Struggling with Doctrine
“The Bible itself gives us one short prayer which is suitable for all who are struggling with the beliefs and doctrines. It is: ‘Lord I believe, help Thou my unbelief.’ Would something of this sort be any good?: Almighty God, who art the father of lights and who hast promised by the thy dear Son that all who do thy will shall know thy doctrine: give me grace so to live that by daily obedience I daily increase in faith and in the understanding of thy Holy Word, through Jesus Christ our Lord. Amen.” 18 March 1952, p. 172.
Hell-Fire Preaching
“I had no idea your parsons preached Hell-fire; indeed I thought the ordinary presentation of Christianity with you was quite as milk-and-watery as with us, if not more so. We could do with a bit more Hell fire over here.” 22 March 1952, p. 172.
The Holy Spirit
“Accept these sensations with thankfulness as birthday cards from God, but remember that they are only greetings, not the real gift. I mean, the sensations are not the real thing. The real thing is the gift of the Holy Spirit which can’t usually be—perhaps not ever—experienced as a sensation or emotion. . . . It will be there when you can’t feel it. May even be most operative when you can feel it least.” 15 May 1952, p. 191.

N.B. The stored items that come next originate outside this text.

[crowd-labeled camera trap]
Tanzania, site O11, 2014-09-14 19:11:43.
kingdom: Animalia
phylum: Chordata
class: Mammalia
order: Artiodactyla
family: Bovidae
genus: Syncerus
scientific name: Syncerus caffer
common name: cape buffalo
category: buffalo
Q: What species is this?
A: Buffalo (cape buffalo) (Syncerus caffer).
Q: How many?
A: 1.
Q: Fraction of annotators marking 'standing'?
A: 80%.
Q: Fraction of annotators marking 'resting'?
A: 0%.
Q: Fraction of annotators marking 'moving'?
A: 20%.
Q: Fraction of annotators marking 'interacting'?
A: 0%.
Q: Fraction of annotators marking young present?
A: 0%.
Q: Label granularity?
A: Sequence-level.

“Westerners preached Christ with our lips, with our actions we brought the slavery of Mammon. We are more guilty than the infidels: for to those that know the will of God and do it not, the greater the punishment. Now the only refuge lies of contrition and prayer. Long have we erred. In reading the history of Europe, its destructive succession of wars, of avarice, of fratricidal persecutions of Christians by Christians, of luxury, of gluttony, of pride, who could detect any but the rarest traces of the Holy Spirit?” 7 January 1953, p. 278.

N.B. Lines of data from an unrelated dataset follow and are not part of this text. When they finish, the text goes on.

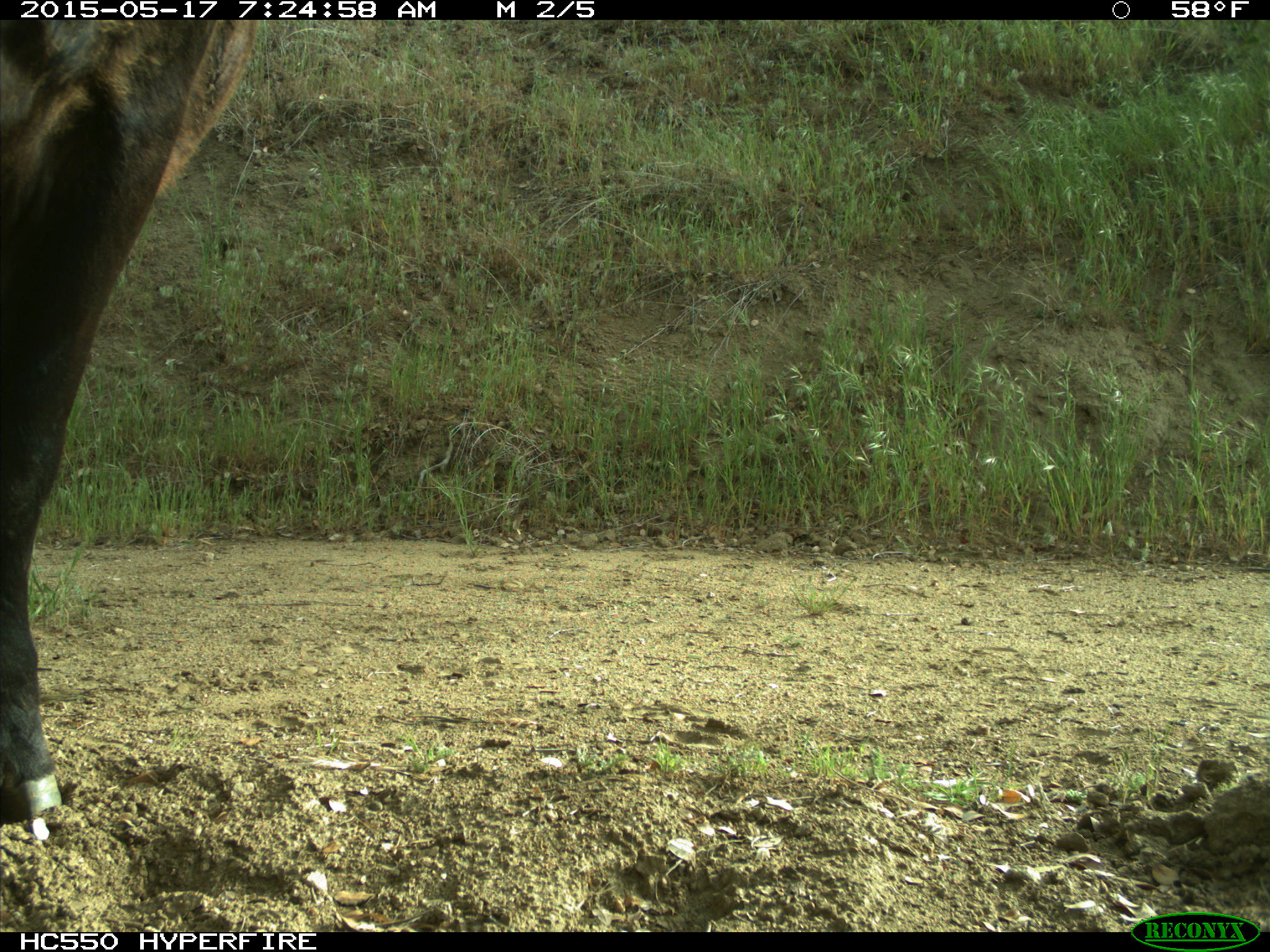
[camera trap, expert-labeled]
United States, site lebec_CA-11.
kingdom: Animalia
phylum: Chordata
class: Mammalia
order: Artiodactyla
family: Bovidae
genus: Bos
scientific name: Bos taurus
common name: domestic cow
Bos taurus (domestic cow).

Pilgrim’s Regress, Lewis’s First “Christian” Book
“I don’t wonder that you get fogged in Pilgrim’s Regress. It was my first religious book and I didn’t then know how to make things easy. I was not even trying to very much, because those days I never dreamed I would become a ‘popular’ author and hoped for no readers outside a small ‘highbrow’ circle.” 19 January 1953, pp. 282-283.
American Politics
“I have always thought of how the greatest of all dangers to your country is the fear that politics were not in the hands of your best types and that this, in the long run, might prove ruinous.” 26 January 1953, p. 286.
Joseph Stalin
“The Russian . . . grabs things here and grabs thing there when he finds them unguarded. I think there’s a real chance that by rearmament and resistance at minor points we just might prevent it coming to a real show-down. But heaven knows I am as ill qualified as anyone in the world to have an opinion. At any rate both your country and mine have twice in our lifetime tried the recipe of appeasing an aggressor and it didn’t work on either occasion: so that it seems sense to try the other this time.” 3 April 1952, pp. 178-179.
Lewis was from Northern Ireland
“I have many calls upon my time, and my own Ireland generally lures me to it when I can take a holiday.” 29 April 1952, p. 185.
Narnia
“What Aslan meant when he said he had died is, in one sense, plain enough. Read the earlier book in the series called The Lion the Witch and the Wardrobe, and you will find the full story how he was killed by the White Witch and come to life again. When you have read that, I think you will probably see that there is deeper meaning behind it. The whole Narnian story is about Christ.” 5 March 1961, p. 1244.
Ordination Exams
“In both [England and America] an essential part of the ordination exam ought to be a passage from some recognized theological work set for translation into vulgar English—just like doing Latin prose. Failure on this exam should mean failure on the whole exam. It is absolutely disgraceful that we expect missionaries to the Bantus to learn Bantu but never ask whether our missionaries to the Americans or English can speak American or English. Any fool can write learned language. The vernacular is the real test. If you can’t turn your faith into it, then either you don’t understand it or you don’t believe it.” Published in The Christian Century, 31 December 1958, pp. 1006-1007.